[Ausgewählter Text]
################

Ausgleichsfläche in Parsdorf:Neue Heimat für die Feldlerche

Lesezeit: 4 min

Mehrere Gewässerflächen sollen Amphibien anziehen. Gespeist werden sie mit Regenwasser, das aus den Dachrinnen der Gewerbehallen abgeleitet wird. (Foto: Christian Endt)

24 Hektar mit Feldern, Trockenrasen, Blühstreifen und Tümpeln sollen den Lebensraum für Bodenbrüter ersetzen, der durch den Bau von Industriehallen für BMW und Krauss-Maffei in Parsdorf verloren gegangen ist.

Von Alexandra Leuthner, Vaterstetten

Es zwitschert ordentlich über den Feldern, die sich vom Krauss-Maffei-Firmengelände im Parsdorfer Gewerbepark aus nach Süden erstrecken. Die Feldlerchen, die sich anhören, als würden sie hoch oben freudig den Frühling besingen, verlieren sich aber im Blau. Da muss schon ein etwas größerer Turmfalke kommen, der über der Weite rüttelt, oder ein paar tiefschwarze Krähen, damit das Grüppchen aus Pressevertretern und Verantwortlichen, das sich auf dem neuen Radweg am Rand des Firmengeländes versammelt hat, die Bewegung am Himmel gut erkennen kann.

################

[Daten]
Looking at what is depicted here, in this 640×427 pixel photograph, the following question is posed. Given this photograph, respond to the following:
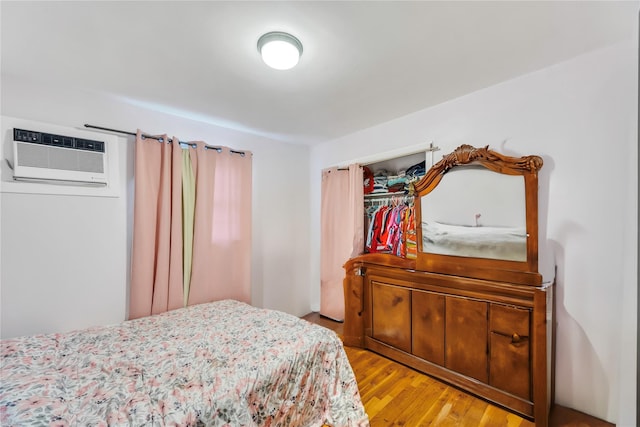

################

[Aufgaben]
1. Beantworten Sie anhand des Artikels über die Ausgleichsfläche in Parsdorf:
(a) Wie viele Hektar umfasst die Fläche?
(b) Womit werden die Gewässerflächen gespeist?
(c) Für welche Unternehmen wurden die Industriehallen gebaut?
2. Geben Sie aus dem Artikel über die Ausgleichsfläche in Parsdorf die Passage zwischen „Ausgleichsfläche in Parsdorf:Neue“ und „verloren gegangen ist.“ einschließlich dieser beiden Stellen wortgetreu wieder.
Die Daten sind für die Bearbeitung nicht erforderlich.

[Ergebnisse je Aufgabe]
1.
(a) 24 Hektar.
(b) Mit Regenwasser, das aus den Dachrinnen der Gewerbehallen abgeleitet wird.
(c) Für BMW und Krauss-Maffei.

2.
Ausgleichsfläche in Parsdorf:Neue Heimat für die Feldlerche

Lesezeit: 4 min

Mehrere Gewässerflächen sollen Amphibien anziehen. Gespeist werden sie mit Regenwasser, das aus den Dachrinnen der Gewerbehallen abgeleitet wird. (Foto: Christian Endt)

24 Hektar mit Feldern, Trockenrasen, Blühstreifen und Tümpeln sollen den Lebensraum für Bodenbrüter ersetzen, der durch den Bau von Industriehallen für BMW und Krauss-Maffei in Parsdorf verloren gegangen ist.